SEITENAUSZUG ▸
In einem aktuellen Beschluss (BGH, Beschluss vom 15.04.2021 – Az.: I ZR 23/20) hat der Bundesgerichtshof (BGH) die Rechtsansicht des Kammergerichts Berlin bestätigt, wonach eine vom Streaminganbieter Netflix verwendetet Preisanpassungsklausel unwirksam sei. Netflix muss daher eine Klausel streichen, wonach der Abo-Preis ohne Angabe von Gründen jederzeit steigen kann.
Inhaltlich setzte sich der BGH allerdings nicht weiter mit der Klausel auseinander. Hintergrund dessen ist, dass das von Netflix eingelegte Rechtsmittel der Nichtzulassungsbeschwerde bereits unzulässig war, so dass der Bundesgerichtshof nicht mehr in der Sache entscheiden musste.
Netflix-Klausel hält den Anforderungen der Rechtsprechung nicht stand
Netflix setzt auf ein Abo-Modell und behielt sich in der Vergangenheit mit der streitgegenständlichen Klausel ein umfangreiches Recht vor, die Preise gelegentlich anzupassen.
Folgende Klausel verwendete das Unternehmen dabei:
„Änderungen am Preis und Abo-Angebot. Unser Abo-Angebot und die Preise für den Netflix-Dienst können sich gelegentlich ändern. Sie werden jedoch mindestens 30 Tage vor deren Inkrafttreten über jegliche Änderungen an Preisen und unserem Abo-Angebot informiert.“
Gegen diese Klausel wendete sich im Jahr 2019 der Verbraucherzentrale Bundesverband (vzbv) und klagte gegen Netflix. Dem aktuellen Beschluss des BGH ging eine längere streitige Auseinandersetzung vor Berliner Gerichten voraus. Vor dem Landgericht Berlin unterlag der vzbv zunächst (LG Berlin, Urteil vom 14.02. 2019, Az. 52 O 92/18), ehe die Berufungsinstanz, das Kammergericht Berlin, dem vzbv schließlich recht gab (KG, 20.12.2019 – 5 U 24/19). Das Kammergericht erklärte die Klausel von Netflix für unwirksam nach § 307 Abs. 1 Satz 1 BGB, da sie Verbraucher entgegen den Geboten von Treu und Glauben unangemessen benachteilige, soweit die Klausel eine Preisänderung ermögliche. Daneben verstoße die Klausel auch gegen das aus § 307 Absatz 1 Satz 2 BGB folgende Transparenzgebot.

AUFGABENSTELLUNG 1 ▸
Welches Gericht gab dem vzbv laut Seitenauszug in der Berufungsinstanz recht?
AUFGABENSTELLUNG 2 ▸
Geben Sie einen Abschnitt aus dem Seitenauszug wortgetreu wieder: Beginnen Sie bei den Worten „In einem aktuellen“ und hören Sie nach den Worten „jederzeit steigen kann.“ auf.
Für die Lösung ist allein der Seitenauszug maßgeblich.

BEREITGESTELLTE DATENSÄTZE ▸
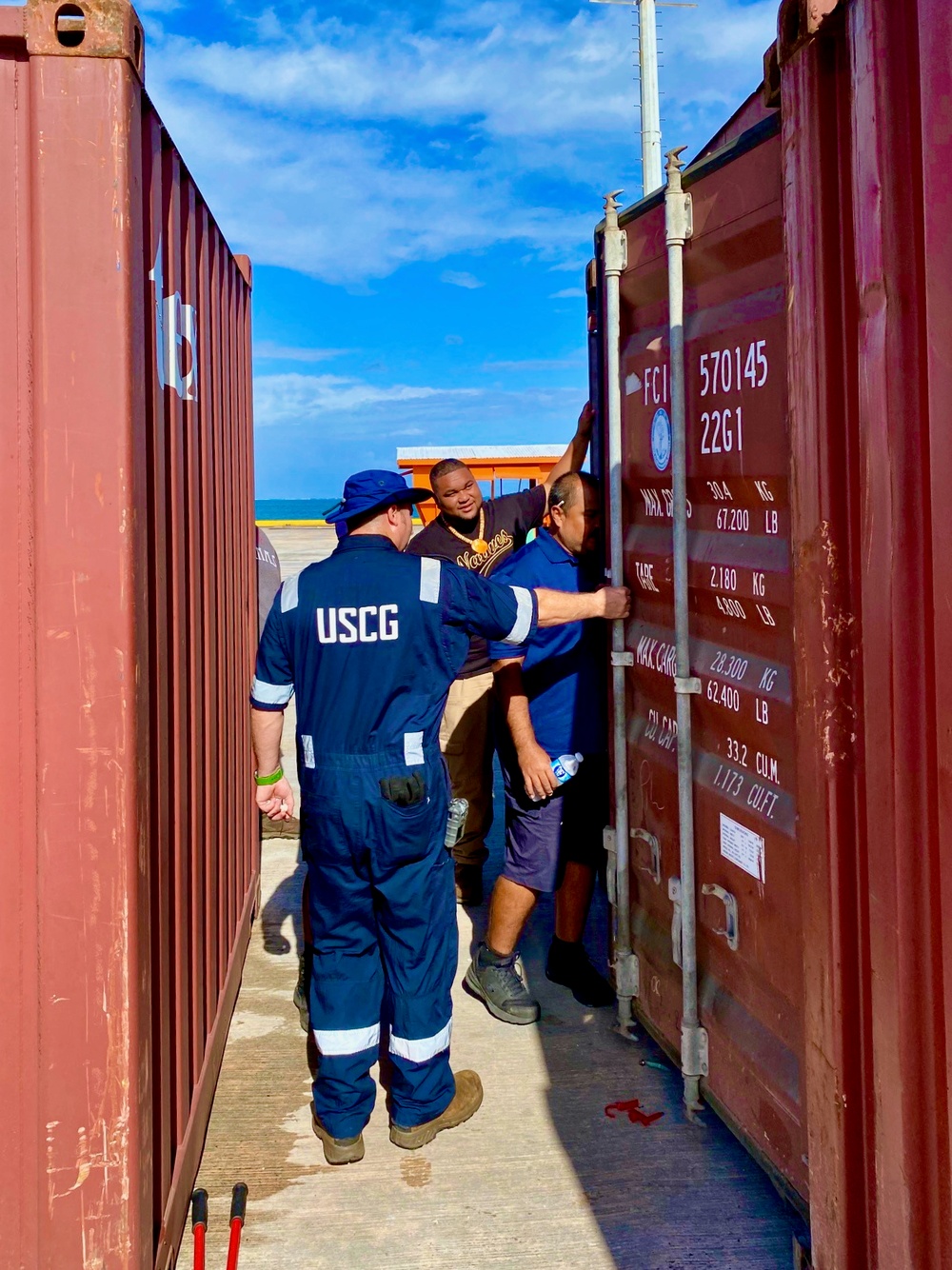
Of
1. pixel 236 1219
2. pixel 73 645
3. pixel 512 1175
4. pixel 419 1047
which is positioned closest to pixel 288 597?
pixel 73 645

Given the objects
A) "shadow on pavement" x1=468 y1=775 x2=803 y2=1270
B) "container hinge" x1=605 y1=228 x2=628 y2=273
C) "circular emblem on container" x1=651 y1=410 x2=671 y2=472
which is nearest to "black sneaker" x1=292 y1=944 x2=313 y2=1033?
"shadow on pavement" x1=468 y1=775 x2=803 y2=1270

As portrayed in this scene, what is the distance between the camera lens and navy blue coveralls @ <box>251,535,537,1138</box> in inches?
118

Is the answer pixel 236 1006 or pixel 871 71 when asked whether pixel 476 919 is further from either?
pixel 871 71

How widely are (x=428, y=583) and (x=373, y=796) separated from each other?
0.65m

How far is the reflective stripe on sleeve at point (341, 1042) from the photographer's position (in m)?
3.06

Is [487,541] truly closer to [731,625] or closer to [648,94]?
[731,625]

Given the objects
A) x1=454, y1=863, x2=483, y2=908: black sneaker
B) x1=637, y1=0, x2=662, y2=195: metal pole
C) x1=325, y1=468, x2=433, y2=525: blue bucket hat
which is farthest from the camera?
x1=637, y1=0, x2=662, y2=195: metal pole

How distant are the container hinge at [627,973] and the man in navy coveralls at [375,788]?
0.70 metres

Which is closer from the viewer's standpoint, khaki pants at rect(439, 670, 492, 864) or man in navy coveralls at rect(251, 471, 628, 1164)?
man in navy coveralls at rect(251, 471, 628, 1164)

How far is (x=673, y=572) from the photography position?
3068 millimetres

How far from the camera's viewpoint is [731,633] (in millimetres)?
2783

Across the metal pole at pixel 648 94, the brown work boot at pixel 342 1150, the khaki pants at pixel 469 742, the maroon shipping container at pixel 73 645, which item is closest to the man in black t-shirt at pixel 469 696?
the khaki pants at pixel 469 742

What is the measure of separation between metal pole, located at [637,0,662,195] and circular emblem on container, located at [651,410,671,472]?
52.3ft

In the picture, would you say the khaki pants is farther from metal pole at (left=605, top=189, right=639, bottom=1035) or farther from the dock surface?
metal pole at (left=605, top=189, right=639, bottom=1035)
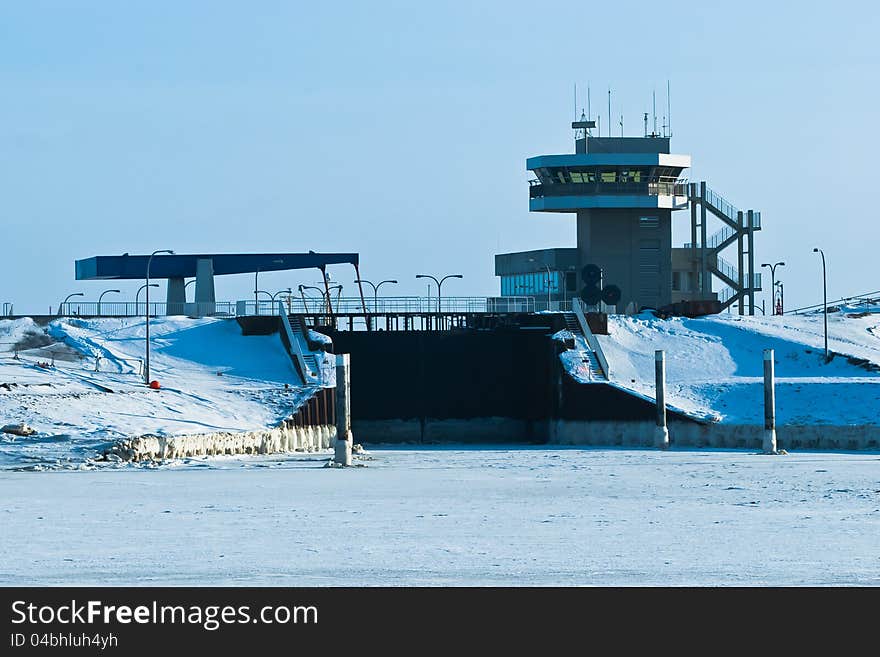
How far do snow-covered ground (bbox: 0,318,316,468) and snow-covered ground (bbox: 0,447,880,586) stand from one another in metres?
4.24

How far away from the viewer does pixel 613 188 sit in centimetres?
9931

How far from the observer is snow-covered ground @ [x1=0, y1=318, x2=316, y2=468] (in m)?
50.0

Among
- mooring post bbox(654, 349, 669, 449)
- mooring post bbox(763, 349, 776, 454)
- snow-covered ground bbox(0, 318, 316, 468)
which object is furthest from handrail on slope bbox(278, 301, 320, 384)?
mooring post bbox(763, 349, 776, 454)

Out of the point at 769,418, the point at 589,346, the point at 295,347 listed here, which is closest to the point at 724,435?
the point at 769,418

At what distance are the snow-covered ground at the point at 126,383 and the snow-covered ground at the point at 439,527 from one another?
424 centimetres

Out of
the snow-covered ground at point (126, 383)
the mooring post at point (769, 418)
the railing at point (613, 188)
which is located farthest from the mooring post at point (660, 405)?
the railing at point (613, 188)

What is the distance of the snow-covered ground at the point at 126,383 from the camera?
50.0 meters

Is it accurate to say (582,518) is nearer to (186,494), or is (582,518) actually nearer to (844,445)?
(186,494)

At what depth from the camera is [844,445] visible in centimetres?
6128

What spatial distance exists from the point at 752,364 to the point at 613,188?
25258mm

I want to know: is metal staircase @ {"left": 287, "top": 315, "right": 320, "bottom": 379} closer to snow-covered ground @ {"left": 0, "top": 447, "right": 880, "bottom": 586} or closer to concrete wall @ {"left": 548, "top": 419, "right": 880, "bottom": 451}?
concrete wall @ {"left": 548, "top": 419, "right": 880, "bottom": 451}

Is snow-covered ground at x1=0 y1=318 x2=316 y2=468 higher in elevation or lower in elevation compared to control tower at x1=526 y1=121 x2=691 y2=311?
lower
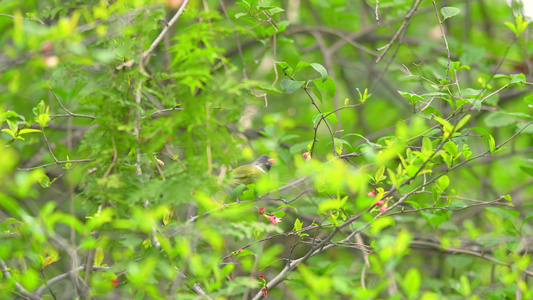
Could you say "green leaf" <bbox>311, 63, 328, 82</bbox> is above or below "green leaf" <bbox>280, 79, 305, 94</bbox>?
above

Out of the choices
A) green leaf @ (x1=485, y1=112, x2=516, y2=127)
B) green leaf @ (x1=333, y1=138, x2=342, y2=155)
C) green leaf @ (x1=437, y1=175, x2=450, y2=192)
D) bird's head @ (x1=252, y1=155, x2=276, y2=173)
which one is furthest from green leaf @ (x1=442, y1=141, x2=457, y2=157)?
bird's head @ (x1=252, y1=155, x2=276, y2=173)

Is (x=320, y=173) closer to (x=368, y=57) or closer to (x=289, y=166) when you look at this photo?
(x=289, y=166)

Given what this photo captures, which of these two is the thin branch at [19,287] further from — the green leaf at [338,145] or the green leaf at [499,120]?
the green leaf at [499,120]

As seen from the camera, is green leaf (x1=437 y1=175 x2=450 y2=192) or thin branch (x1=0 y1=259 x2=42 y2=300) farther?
green leaf (x1=437 y1=175 x2=450 y2=192)

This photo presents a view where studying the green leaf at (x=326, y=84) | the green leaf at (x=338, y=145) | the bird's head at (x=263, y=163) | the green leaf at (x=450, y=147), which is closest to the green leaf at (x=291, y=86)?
the green leaf at (x=326, y=84)

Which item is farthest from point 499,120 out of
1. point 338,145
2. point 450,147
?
point 338,145

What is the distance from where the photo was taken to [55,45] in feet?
5.42

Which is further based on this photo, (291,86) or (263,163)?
(263,163)

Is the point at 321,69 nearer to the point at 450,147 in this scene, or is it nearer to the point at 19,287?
the point at 450,147

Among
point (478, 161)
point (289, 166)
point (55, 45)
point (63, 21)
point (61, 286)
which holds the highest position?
point (63, 21)

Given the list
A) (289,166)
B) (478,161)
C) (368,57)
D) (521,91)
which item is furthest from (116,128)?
(368,57)

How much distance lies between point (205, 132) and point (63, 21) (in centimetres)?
53

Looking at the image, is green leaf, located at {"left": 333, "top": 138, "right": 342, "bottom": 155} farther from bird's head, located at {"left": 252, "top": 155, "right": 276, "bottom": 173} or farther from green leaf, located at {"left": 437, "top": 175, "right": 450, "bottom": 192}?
bird's head, located at {"left": 252, "top": 155, "right": 276, "bottom": 173}

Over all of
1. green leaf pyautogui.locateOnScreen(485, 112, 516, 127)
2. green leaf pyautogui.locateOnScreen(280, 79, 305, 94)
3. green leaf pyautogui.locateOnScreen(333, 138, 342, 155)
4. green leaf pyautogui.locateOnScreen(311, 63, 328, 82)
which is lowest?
green leaf pyautogui.locateOnScreen(485, 112, 516, 127)
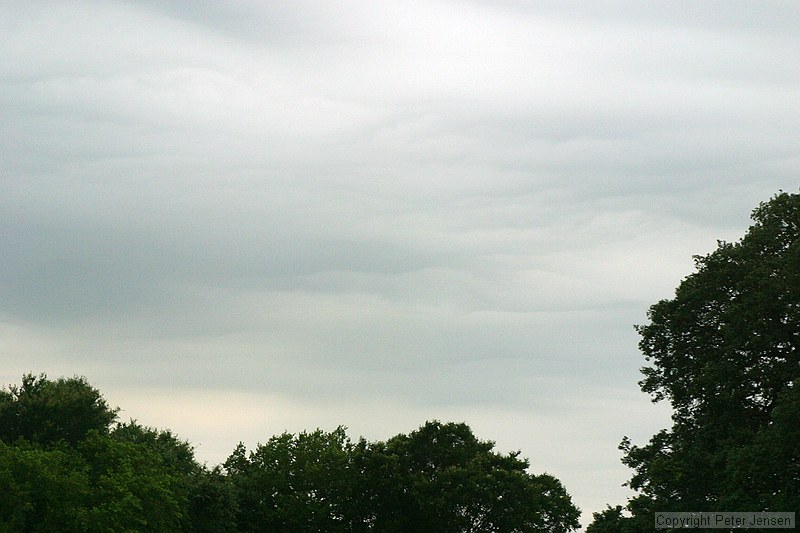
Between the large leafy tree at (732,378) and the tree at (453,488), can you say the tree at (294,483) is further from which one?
the large leafy tree at (732,378)

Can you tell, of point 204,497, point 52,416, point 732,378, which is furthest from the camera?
point 52,416

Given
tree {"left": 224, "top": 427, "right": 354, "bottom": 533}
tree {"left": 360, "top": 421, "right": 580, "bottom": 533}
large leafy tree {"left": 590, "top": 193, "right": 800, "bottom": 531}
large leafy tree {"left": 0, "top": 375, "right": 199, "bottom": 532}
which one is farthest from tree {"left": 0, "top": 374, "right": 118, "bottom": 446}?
large leafy tree {"left": 590, "top": 193, "right": 800, "bottom": 531}

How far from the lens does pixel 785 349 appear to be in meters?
50.2

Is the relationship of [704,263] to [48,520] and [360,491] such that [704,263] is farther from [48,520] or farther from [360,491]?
[360,491]

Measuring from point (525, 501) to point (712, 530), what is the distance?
52.2 m

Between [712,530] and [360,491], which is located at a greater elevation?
[360,491]

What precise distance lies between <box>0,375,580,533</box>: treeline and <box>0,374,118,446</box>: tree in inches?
3.7

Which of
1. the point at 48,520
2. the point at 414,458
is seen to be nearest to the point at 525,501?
the point at 414,458

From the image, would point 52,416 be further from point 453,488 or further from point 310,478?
Answer: point 453,488

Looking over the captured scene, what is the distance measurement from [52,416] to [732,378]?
2805 inches

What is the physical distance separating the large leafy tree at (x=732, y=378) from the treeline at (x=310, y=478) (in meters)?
42.2

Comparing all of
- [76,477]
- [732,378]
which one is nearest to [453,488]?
[76,477]

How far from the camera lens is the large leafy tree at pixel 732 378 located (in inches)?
1828

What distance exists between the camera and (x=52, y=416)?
102562 millimetres
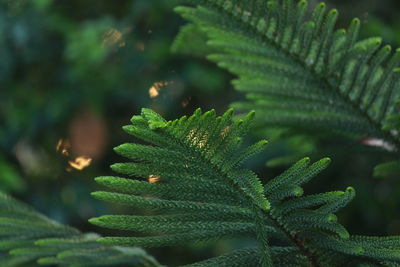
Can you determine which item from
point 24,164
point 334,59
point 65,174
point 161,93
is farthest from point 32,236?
point 24,164

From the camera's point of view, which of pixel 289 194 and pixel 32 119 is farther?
pixel 32 119

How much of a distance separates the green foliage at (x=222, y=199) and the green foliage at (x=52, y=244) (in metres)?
0.16

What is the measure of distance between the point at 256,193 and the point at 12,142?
2.82 m

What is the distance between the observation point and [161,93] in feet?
3.77

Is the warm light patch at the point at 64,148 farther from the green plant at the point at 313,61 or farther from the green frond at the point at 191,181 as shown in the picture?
the green frond at the point at 191,181

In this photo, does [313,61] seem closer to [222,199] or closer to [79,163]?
[222,199]

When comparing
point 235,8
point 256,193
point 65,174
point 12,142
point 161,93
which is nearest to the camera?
point 256,193

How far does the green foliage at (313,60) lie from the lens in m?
0.59

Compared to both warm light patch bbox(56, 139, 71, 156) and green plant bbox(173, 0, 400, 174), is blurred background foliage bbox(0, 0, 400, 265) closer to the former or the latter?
warm light patch bbox(56, 139, 71, 156)

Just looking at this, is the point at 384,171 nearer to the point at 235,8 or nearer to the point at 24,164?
the point at 235,8

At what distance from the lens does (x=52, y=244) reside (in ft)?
1.88

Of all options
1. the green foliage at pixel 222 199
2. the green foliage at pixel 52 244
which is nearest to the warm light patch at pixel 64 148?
→ the green foliage at pixel 52 244

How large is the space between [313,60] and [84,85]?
7.99 feet

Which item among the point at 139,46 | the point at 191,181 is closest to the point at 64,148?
the point at 191,181
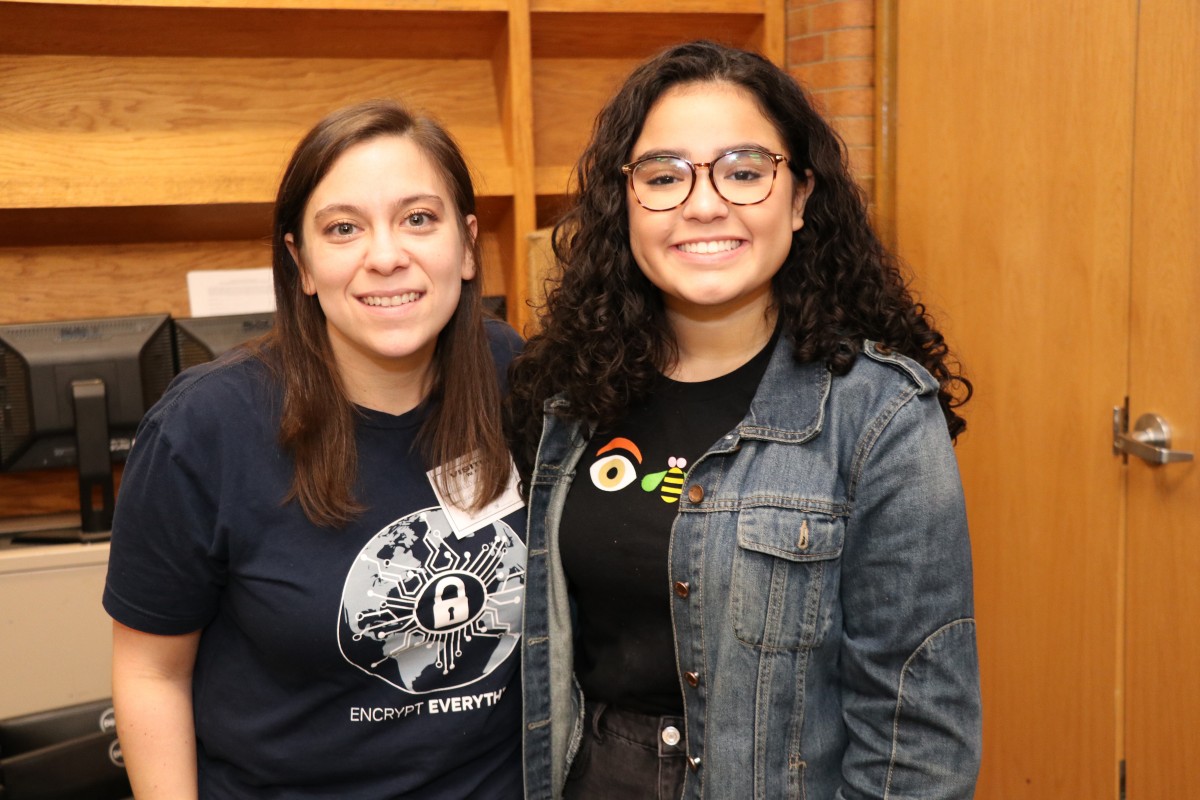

VOLLSTÄNDIGE ANTWORT 1 ▸
Das Kammergericht Berlin.

VOLLSTÄNDIGE ANTWORT 2 ▸
In einem aktuellen Beschluss (BGH, Beschluss vom 15.04.2021 – Az.: I ZR 23/20) hat der Bundesgerichtshof (BGH) die Rechtsansicht des Kammergerichts Berlin bestätigt, wonach eine vom Streaminganbieter Netflix verwendetet Preisanpassungsklausel unwirksam sei. Netflix muss daher eine Klausel streichen, wonach der Abo-Preis ohne Angabe von Gründen jederzeit steigen kann.